Division of Minimally Invasive Surgery, Baylor University Medical Center at Dallas, 3500 Gaston Avenue, 1st Floor Roberts Hospital, Dallas, TX, 75246, USA.
Department of Gastroenterology, Baylor University Medical Center at Dallas, Dallas, USA.
Surg Endosc. 2018 Jul;32(7):3349-3356. doi: 10.1007/s00464-018-6055-x. Epub 2018 Jan 23.
Perforations and anastomotic leaks of the gastrointestinal tract are severe complications, which carry high morbidity and mortality and management of these is a multi-disciplinary challenge. The use of endoluminal vacuum (EVAC) therapy has recently proven to be a useful technique to manage these complications. We report our institution's experience with this novel technique in the chest, abdomen, and pelvis.
This is a retrospective review of an IRB approved registry of all EVAC therapy patients from July 2013 to December 2016. A total of 55 patients were examined and 49 patients were eligible for inclusion: 15 esophageal, 21 gastric, 3 small bowel, and 10 colorectal defects. The primary endpoint was closure rate of the GI tract defect with EVAC therapy.
Fifteen (100%) esophageal defects closed with EVAC therapy. Mean duration of therapy was 27 days consisting of an average of 6 endosponge changes every 4.8 days. Eighteen (86%) gastric defects closed with EVAC therapy. Mean duration of therapy was 38 days with a mean of 9 endosponge changes every 5.3 days. Three (100%) small bowel defects closed with EVAC therapy. Mean duration of therapy was 13.7 days with a mean of 2.7 endosponge changes every 4.4 days. Six (60%) colorectal defects closed with EVAC therapy. Mean duration of therapy was 23.2 days, consisting of a mean of 6 endosponge changes every 4.0 days. There were two deaths, which were not directly related to EVAC therapy and occurred outside the measured 30-day mortality.

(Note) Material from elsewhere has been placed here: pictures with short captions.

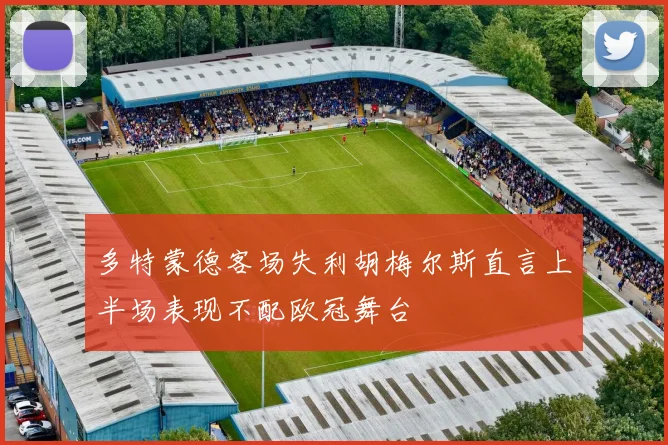 多特蒙德客场失利胡梅尔斯直言上半场表现不配欧冠舞台
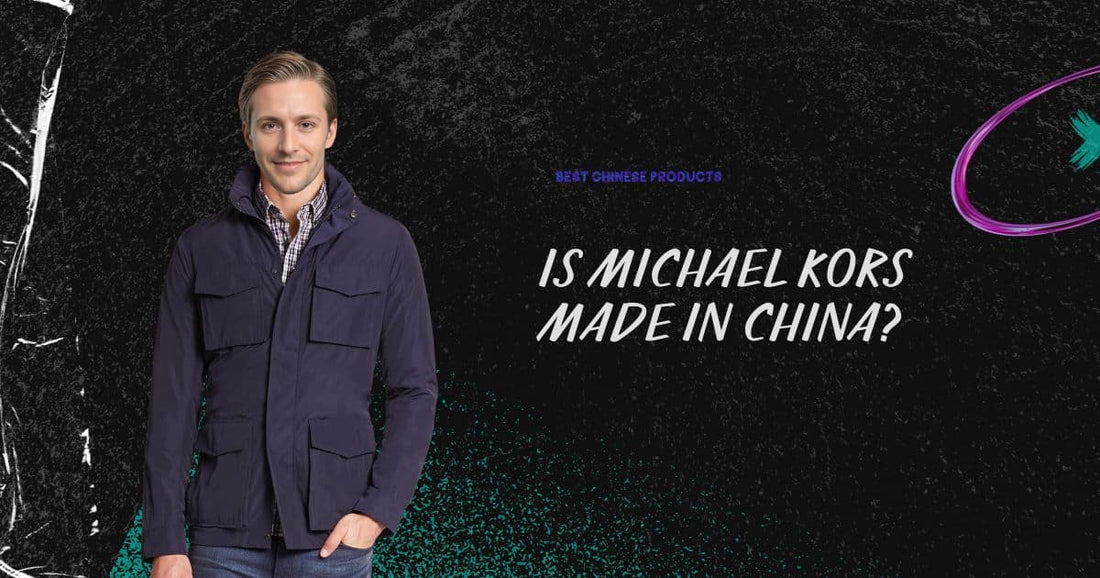 Is Michael Kors Made in China?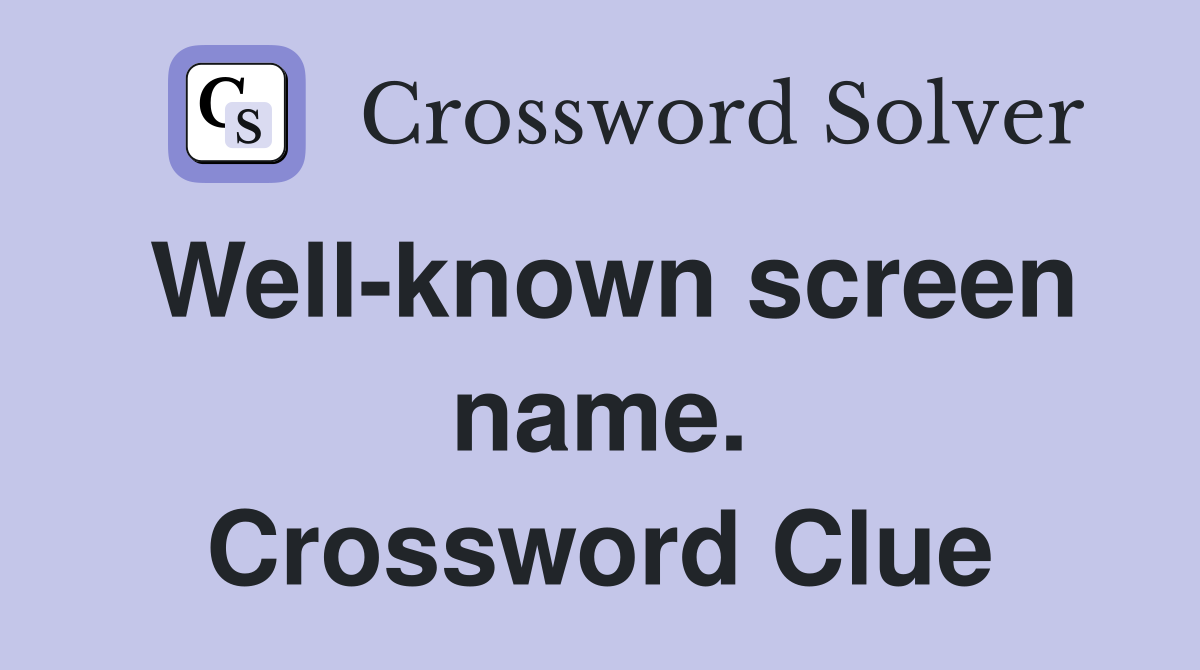 Well-known screen name. Crossword Clue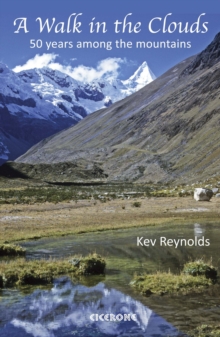 A Walk in the Clouds : 50 Years Among the Mountains, Paperback Book A Walk in the Clouds : 50 Years Among the Mountains, Paperback Book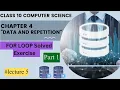For Loop Exercise in Chapter 4 10th Class Computer Science New Book Lecture 5 part1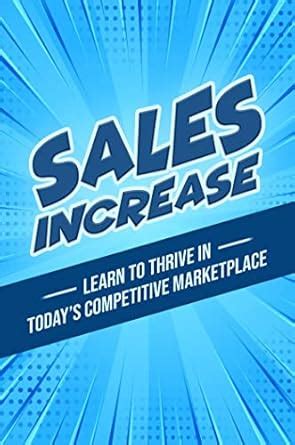 Sales Increase: Learn To Thrive In Today’s Competitive Marketplace ...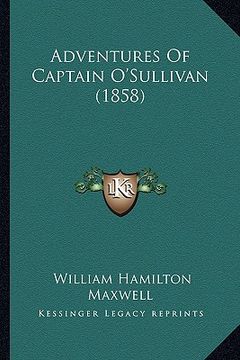 portada adventures of captain o'sullivan (1858)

Our experience demonstrates that EVAC therapy is feasible and effective for the management of gastrointestinal perforations/leaks throughout the GI tract and can be considered as a safe alternative to surgical intervention in select cases.
胃肠道穿孔和吻合口漏是严重的并发症,具有较高的发病率和死亡率,其治疗是一个多学科的挑战。腔内负压(EVAC)治疗最近已被证明是一种治疗这些并发症的有用技术。我们报告了我们机构在胸部、腹部和骨盆中使用这种新技术的经验。
这是对 2013 年 7 月至 2016 年 12 月期间经 IRB 批准的 EVAC 治疗患者注册的回顾性研究。共检查了 55 例患者,其中 49 例符合纳入标准:15 例食管、21 例胃、3 例小肠和 10 例结直肠缺损。主要终点是 EVAC 治疗胃肠道缺陷的闭合率。
15 例(100%)食管缺损经 EVAC 治疗闭合。治疗平均持续 27 天,平均每 4.8 天更换 6 个内镜海绵。18 例(86%)胃缺损经 EVAC 治疗闭合。治疗平均持续 38 天,平均每 5.3 天更换 9 个内镜海绵。3 例(100%)小肠缺损经 EVAC 治疗闭合。治疗平均持续 13.7 天,平均每 4.4 天更换 2.7 个内镜海绵。6 例(60%)结直肠缺损经 EVAC 治疗闭合。治疗平均持续 23.2 天,平均每 4.0 天更换 6 个内镜海绵。有 2 例死亡,但与 EVAC 治疗无关,发生在测量的 30 天死亡率之外。
我们的经验表明,EVAC 治疗在胃肠道穿孔/漏的治疗中是可行和有效的,并且可以作为在某些情况下替代手术干预的安全选择。